--- Begin ---
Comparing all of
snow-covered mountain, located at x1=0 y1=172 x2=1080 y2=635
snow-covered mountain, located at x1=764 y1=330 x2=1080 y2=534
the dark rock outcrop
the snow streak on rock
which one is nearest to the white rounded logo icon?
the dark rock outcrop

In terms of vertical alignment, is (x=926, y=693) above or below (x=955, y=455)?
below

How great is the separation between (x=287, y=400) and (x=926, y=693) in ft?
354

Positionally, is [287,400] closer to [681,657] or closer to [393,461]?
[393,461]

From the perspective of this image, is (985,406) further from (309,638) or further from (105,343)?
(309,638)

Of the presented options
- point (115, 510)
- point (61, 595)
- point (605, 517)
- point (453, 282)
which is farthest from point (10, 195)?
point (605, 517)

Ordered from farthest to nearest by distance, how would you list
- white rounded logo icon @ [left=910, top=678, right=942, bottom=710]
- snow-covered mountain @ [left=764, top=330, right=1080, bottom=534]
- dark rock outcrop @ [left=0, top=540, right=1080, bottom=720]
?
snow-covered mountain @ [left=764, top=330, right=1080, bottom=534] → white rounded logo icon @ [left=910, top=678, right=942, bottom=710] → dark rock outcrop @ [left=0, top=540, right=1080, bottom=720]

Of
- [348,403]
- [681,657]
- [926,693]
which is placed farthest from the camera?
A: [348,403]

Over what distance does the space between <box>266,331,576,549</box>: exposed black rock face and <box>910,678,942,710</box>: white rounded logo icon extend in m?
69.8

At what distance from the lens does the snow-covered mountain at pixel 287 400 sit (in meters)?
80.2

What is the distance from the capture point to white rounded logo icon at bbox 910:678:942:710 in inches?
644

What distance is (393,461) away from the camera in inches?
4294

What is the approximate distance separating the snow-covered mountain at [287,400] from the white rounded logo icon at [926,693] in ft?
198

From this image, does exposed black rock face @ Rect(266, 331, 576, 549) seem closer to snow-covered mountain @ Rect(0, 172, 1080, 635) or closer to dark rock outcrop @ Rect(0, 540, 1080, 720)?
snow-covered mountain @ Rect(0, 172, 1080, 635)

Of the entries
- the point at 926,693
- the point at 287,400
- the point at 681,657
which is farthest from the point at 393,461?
--- End ---
--- Begin ---
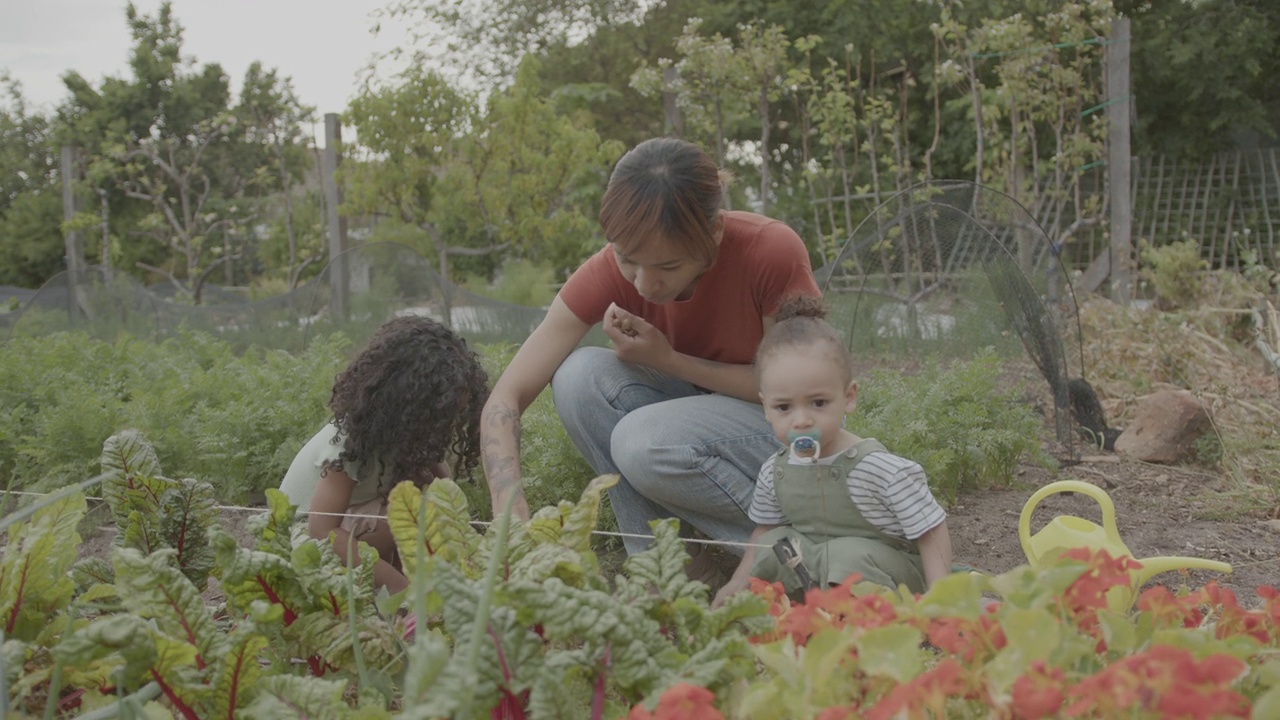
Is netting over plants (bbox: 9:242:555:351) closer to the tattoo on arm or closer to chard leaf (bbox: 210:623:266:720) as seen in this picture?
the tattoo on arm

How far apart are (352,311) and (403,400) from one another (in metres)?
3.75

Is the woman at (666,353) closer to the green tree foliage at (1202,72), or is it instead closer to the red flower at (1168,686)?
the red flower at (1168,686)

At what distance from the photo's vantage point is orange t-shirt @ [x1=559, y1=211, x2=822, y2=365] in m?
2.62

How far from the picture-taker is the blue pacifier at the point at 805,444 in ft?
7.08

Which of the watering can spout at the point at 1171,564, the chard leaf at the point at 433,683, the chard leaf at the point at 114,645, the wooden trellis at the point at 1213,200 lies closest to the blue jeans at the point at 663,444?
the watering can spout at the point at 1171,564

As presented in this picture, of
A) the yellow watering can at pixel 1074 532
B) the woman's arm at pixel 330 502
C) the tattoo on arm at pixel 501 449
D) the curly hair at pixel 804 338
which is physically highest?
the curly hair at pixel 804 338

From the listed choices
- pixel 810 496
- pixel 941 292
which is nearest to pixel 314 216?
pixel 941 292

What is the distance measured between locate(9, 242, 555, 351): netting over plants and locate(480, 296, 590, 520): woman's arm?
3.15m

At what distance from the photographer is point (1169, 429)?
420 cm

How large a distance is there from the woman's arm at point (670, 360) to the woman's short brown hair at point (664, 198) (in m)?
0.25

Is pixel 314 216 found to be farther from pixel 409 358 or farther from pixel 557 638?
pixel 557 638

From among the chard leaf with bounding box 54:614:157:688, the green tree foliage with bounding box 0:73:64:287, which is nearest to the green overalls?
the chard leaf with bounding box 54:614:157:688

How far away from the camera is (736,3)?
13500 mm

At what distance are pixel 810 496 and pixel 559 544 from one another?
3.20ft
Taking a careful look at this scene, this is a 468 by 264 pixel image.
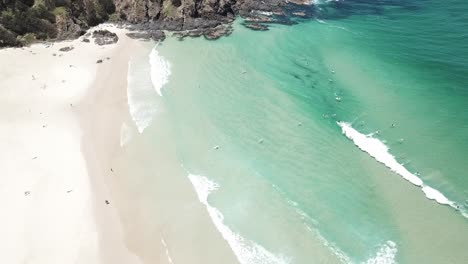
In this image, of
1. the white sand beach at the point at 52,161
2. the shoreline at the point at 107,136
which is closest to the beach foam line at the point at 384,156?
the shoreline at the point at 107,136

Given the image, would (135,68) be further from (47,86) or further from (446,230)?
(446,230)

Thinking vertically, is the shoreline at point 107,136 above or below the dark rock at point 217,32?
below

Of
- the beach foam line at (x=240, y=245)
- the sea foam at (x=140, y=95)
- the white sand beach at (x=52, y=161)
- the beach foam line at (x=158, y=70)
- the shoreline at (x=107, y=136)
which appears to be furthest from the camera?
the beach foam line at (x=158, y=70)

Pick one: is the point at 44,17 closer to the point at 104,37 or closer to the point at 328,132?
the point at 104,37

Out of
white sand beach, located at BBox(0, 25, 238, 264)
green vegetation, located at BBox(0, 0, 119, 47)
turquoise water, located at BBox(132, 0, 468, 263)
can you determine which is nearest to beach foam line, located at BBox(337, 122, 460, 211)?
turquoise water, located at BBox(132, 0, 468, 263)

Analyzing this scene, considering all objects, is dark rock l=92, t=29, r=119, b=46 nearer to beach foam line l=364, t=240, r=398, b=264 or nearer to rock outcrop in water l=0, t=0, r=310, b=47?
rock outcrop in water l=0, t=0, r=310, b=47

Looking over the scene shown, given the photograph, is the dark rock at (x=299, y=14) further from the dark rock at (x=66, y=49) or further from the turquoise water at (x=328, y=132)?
--- End ---
- [What the exercise asks]
Report every line of the records that contains the word "this", with case counting.

- [Reply]
From the perspective of this image, is (985,406) further from (309,638) or further from (105,343)?
From this image, does exposed black rock face @ Rect(266, 331, 576, 549) seem closer to snow-covered mountain @ Rect(0, 172, 1080, 635) or closer to dark rock outcrop @ Rect(0, 540, 1080, 720)?
Is netting over plants (bbox: 9:242:555:351) closer to the tattoo on arm or closer to chard leaf (bbox: 210:623:266:720) as seen in this picture?
As presented in this picture, of
Taking a careful look at this scene, this is a 468 by 264 pixel image.
In this image, of
Analyzing this scene, considering all objects, is dark rock l=92, t=29, r=119, b=46 nearer to beach foam line l=364, t=240, r=398, b=264 or nearer to rock outcrop in water l=0, t=0, r=310, b=47?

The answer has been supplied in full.